◆ EXERCISE DETAILS ◆
Copy each line of the data beneath in which the word "hidden" appears.

Records from a data source:
━━━━━━━━━━━━━━━━

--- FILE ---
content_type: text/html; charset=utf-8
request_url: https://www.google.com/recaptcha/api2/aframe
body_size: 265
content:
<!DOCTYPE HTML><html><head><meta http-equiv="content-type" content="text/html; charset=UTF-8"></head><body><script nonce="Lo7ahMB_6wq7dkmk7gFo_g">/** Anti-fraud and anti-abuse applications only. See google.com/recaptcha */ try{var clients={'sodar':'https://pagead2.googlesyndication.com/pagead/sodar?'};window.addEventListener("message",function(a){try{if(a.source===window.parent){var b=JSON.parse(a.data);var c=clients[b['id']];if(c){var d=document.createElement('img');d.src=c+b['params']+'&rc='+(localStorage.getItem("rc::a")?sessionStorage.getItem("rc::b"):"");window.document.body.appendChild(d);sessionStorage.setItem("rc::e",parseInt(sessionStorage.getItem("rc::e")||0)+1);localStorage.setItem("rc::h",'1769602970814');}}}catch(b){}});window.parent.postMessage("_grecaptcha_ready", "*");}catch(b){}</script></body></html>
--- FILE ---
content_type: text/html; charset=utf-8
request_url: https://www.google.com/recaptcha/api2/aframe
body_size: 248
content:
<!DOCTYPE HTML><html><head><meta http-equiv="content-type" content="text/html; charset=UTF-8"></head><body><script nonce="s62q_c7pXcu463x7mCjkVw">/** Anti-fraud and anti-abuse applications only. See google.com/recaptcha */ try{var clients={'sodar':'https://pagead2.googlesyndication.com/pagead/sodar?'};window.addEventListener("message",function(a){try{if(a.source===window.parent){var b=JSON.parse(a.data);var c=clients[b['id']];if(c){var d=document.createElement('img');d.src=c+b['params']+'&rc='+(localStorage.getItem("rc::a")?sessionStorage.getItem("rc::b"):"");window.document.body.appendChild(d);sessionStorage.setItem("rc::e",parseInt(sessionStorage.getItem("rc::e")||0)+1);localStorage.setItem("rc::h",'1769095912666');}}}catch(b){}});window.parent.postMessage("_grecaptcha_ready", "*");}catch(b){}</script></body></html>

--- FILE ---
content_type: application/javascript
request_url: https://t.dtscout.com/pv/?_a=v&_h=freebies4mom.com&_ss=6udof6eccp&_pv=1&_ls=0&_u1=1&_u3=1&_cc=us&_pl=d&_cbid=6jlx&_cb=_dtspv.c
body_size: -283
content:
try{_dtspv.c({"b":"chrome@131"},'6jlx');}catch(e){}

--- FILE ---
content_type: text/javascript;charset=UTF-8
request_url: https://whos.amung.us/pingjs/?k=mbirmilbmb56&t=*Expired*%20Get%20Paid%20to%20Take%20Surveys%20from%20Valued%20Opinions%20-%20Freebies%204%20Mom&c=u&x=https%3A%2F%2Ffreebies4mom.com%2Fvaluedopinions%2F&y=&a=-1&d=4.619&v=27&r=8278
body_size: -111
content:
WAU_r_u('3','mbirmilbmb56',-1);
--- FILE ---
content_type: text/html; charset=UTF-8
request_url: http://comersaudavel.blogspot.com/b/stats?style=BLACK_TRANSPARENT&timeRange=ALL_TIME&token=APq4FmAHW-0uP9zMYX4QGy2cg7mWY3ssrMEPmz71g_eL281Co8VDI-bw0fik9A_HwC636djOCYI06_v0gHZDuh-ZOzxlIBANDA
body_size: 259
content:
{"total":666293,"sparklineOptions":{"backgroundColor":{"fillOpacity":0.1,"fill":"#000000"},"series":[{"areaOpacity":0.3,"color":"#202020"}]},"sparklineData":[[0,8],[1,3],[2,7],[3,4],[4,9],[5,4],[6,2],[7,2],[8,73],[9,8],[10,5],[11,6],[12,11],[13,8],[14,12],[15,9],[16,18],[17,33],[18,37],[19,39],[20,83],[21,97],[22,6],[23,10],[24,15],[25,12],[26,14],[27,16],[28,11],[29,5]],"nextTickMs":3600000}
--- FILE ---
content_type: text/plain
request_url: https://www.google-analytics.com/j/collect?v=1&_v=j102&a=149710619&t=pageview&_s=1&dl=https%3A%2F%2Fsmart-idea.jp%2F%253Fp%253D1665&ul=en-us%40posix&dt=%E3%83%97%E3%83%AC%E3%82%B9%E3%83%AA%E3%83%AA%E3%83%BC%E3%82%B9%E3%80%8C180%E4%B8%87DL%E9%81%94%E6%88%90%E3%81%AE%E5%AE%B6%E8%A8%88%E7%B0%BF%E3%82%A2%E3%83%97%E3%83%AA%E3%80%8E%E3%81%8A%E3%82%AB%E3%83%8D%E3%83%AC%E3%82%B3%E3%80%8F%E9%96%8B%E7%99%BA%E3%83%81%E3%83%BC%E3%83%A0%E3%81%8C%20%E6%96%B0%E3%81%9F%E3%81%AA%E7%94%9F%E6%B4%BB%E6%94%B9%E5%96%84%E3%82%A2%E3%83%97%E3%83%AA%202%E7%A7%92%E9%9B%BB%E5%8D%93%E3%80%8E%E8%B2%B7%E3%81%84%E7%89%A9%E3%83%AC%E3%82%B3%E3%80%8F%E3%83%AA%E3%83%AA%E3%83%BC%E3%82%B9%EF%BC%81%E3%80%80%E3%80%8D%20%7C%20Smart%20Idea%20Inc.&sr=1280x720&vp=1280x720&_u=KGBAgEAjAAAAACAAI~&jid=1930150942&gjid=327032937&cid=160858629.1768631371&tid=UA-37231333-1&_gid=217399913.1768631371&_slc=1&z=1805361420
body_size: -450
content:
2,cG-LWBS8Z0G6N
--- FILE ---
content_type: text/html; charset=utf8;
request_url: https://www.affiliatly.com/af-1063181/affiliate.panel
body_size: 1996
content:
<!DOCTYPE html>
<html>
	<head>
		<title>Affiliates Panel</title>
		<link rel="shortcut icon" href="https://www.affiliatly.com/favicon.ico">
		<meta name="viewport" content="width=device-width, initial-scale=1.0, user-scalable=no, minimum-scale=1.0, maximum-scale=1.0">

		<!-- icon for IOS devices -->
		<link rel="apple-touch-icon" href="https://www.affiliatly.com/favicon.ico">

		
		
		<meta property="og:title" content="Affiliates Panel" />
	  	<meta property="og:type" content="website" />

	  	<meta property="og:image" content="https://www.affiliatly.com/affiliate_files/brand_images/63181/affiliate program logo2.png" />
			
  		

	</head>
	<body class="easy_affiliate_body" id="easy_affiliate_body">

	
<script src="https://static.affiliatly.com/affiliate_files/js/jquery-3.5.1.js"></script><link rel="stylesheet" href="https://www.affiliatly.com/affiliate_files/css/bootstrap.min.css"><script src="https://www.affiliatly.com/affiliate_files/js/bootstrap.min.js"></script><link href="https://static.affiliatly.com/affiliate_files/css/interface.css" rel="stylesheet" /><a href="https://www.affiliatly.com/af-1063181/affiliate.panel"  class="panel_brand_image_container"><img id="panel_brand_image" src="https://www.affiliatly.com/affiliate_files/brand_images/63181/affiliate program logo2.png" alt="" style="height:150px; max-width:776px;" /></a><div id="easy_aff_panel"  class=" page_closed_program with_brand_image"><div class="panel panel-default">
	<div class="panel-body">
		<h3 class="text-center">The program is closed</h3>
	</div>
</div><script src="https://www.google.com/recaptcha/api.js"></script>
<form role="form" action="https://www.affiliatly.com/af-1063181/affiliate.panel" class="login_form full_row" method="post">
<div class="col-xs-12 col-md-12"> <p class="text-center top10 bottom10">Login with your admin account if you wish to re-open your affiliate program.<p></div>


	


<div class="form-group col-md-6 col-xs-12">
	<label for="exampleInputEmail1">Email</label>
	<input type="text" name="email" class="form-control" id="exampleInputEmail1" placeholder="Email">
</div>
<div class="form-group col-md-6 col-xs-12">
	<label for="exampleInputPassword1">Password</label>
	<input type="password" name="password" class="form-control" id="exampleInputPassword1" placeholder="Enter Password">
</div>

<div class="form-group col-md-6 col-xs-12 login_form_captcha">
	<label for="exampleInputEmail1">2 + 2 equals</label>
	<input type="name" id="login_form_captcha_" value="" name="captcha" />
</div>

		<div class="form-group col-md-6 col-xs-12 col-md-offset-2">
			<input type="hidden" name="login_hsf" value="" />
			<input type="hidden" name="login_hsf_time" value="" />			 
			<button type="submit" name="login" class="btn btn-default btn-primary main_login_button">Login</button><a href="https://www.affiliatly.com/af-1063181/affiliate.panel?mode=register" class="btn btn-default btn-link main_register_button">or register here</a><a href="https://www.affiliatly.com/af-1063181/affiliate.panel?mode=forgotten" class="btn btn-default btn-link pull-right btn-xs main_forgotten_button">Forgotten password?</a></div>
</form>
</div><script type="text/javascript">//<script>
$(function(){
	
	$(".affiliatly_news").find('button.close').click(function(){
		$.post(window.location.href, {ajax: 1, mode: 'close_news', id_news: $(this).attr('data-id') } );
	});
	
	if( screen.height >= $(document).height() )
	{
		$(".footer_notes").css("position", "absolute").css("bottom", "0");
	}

━━━━━━━━━━━━━━━━

◆ WORKED SOLUTION ◆
			<input type="hidden" name="login_hsf" value="" />
			<input type="hidden" name="login_hsf_time" value="" />			 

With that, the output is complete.